Task data below:

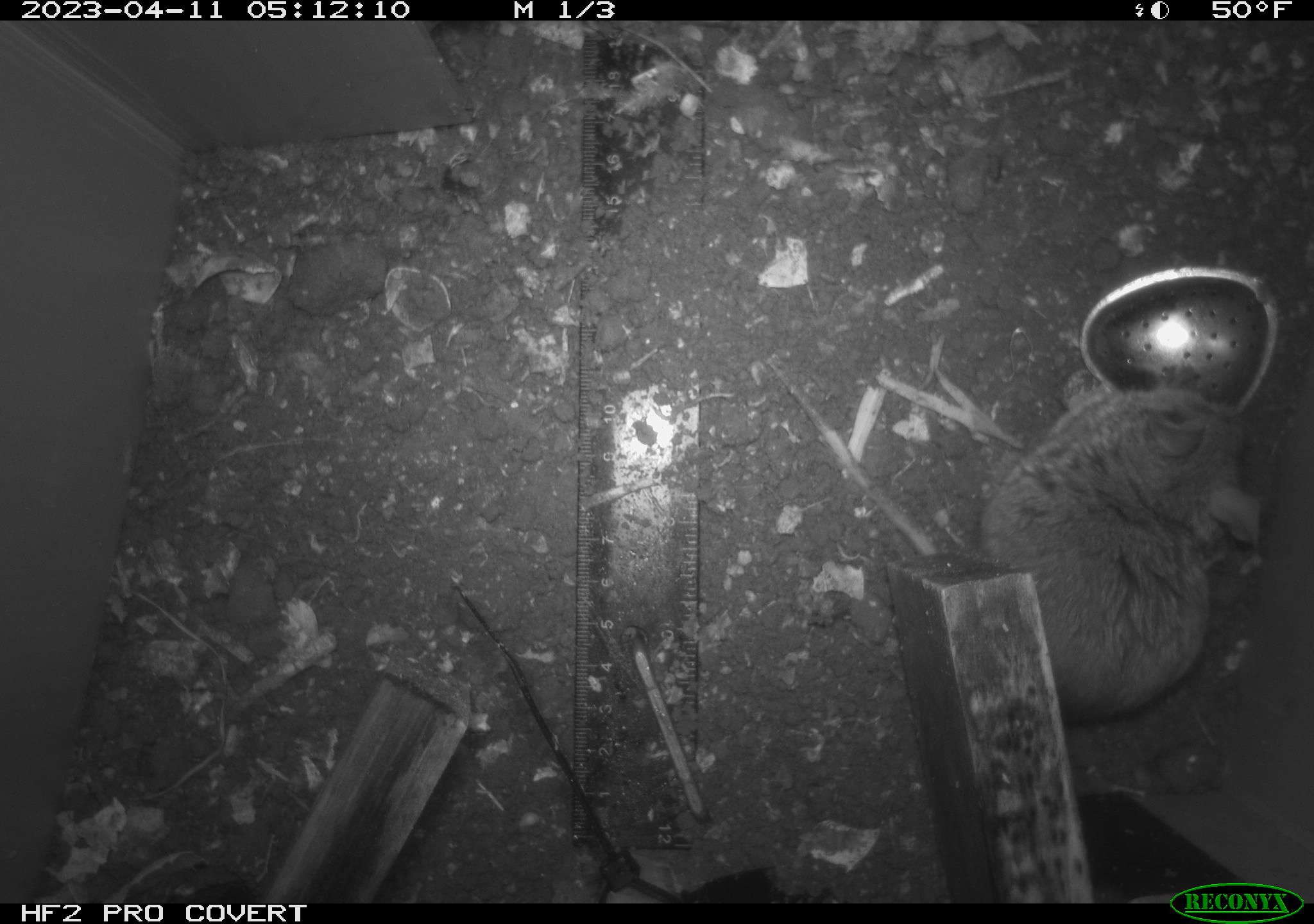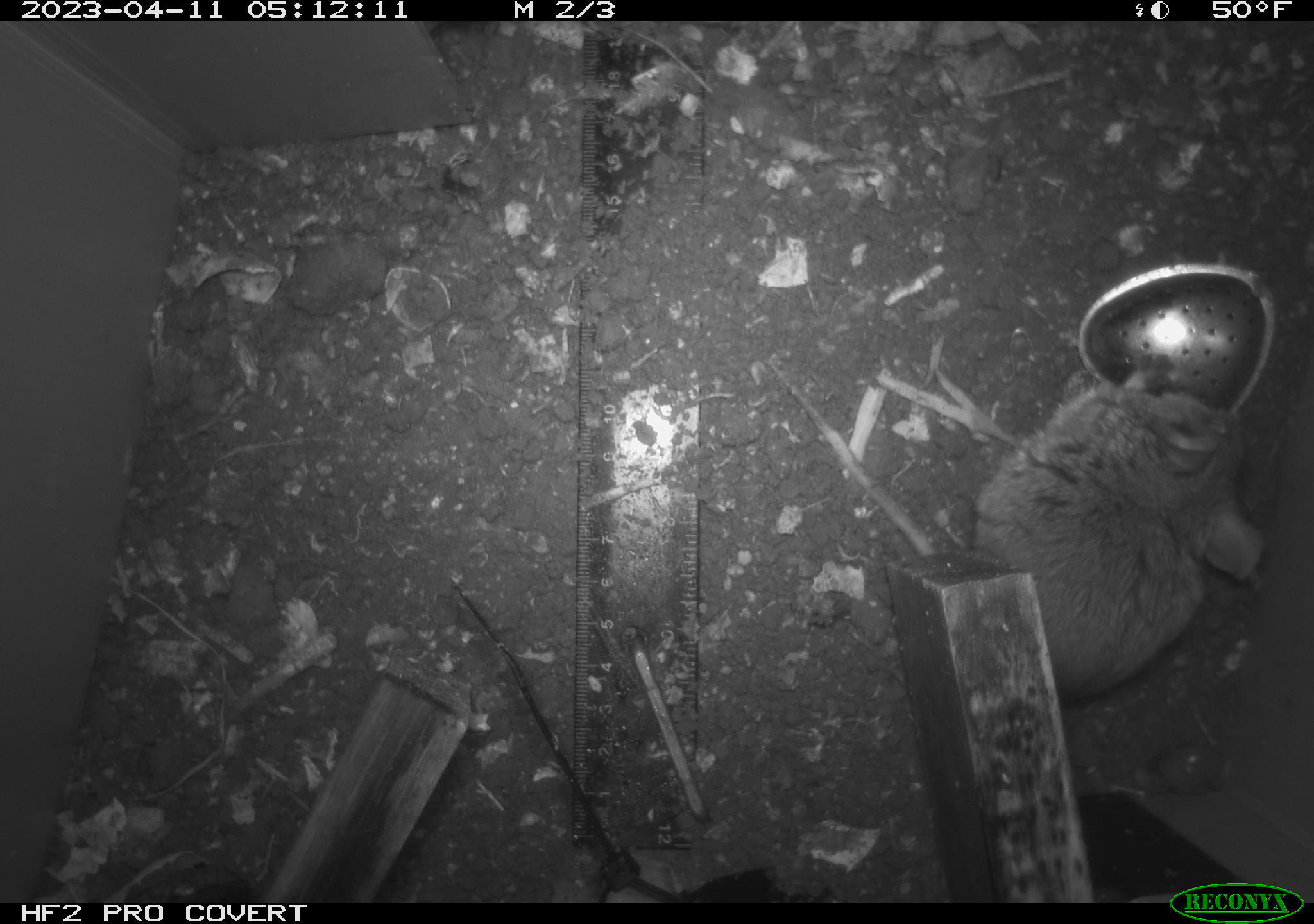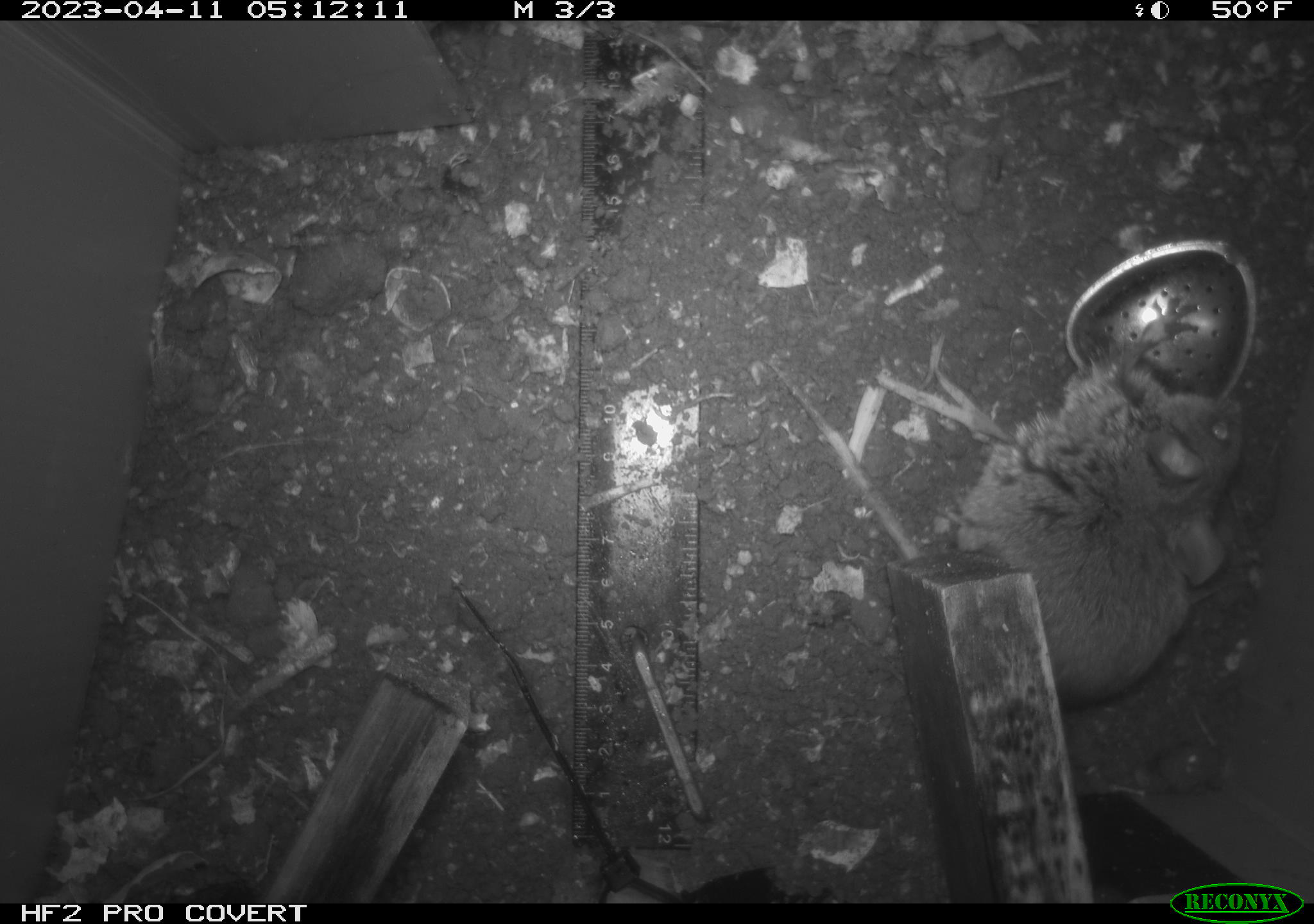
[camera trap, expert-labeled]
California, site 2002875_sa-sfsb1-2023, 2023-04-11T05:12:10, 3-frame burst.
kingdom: Animalia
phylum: Chordata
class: Mammalia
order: Rodentia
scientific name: Rodentia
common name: mouse species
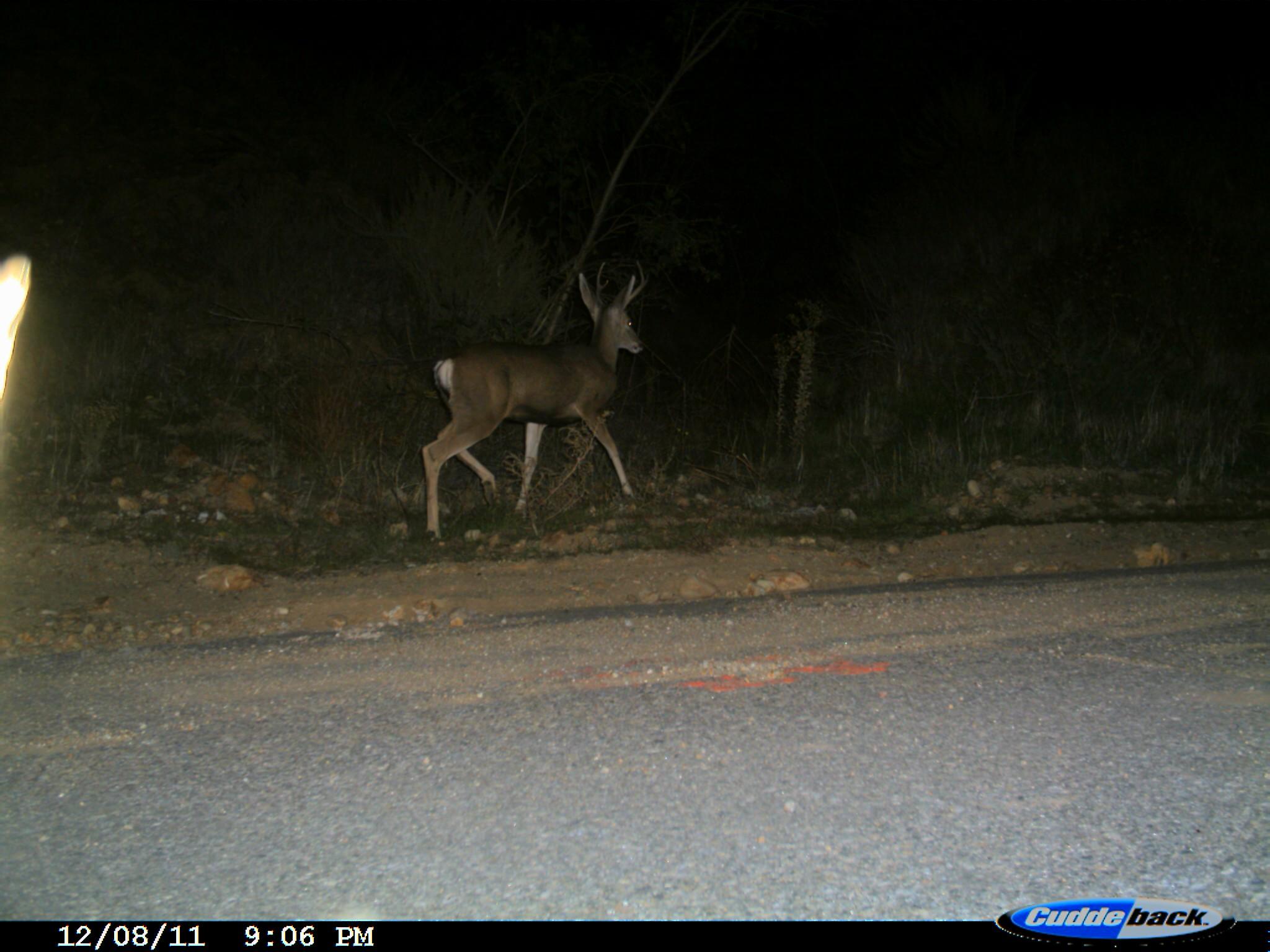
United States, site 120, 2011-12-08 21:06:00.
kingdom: Animalia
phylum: Chordata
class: Mammalia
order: Artiodactyla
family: Cervidae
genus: Odocoileus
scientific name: Odocoileus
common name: deer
Deer (Odocoileus).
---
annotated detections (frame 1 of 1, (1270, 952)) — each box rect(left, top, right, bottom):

End of Task data.

#### Task description
Your answer must be the line holding "order: Artiodactyla" and every later line of the entries above, written out exactly, and nothing else.

#### Solution to this exercise
order: Artiodactyla
family: Cervidae
genus: Odocoileus
scientific name: Odocoileus
common name: deer
Deer (Odocoileus).
---
annotated detections (frame 1 of 1, (1270, 952)) — each box rect(left, top, right, bottom):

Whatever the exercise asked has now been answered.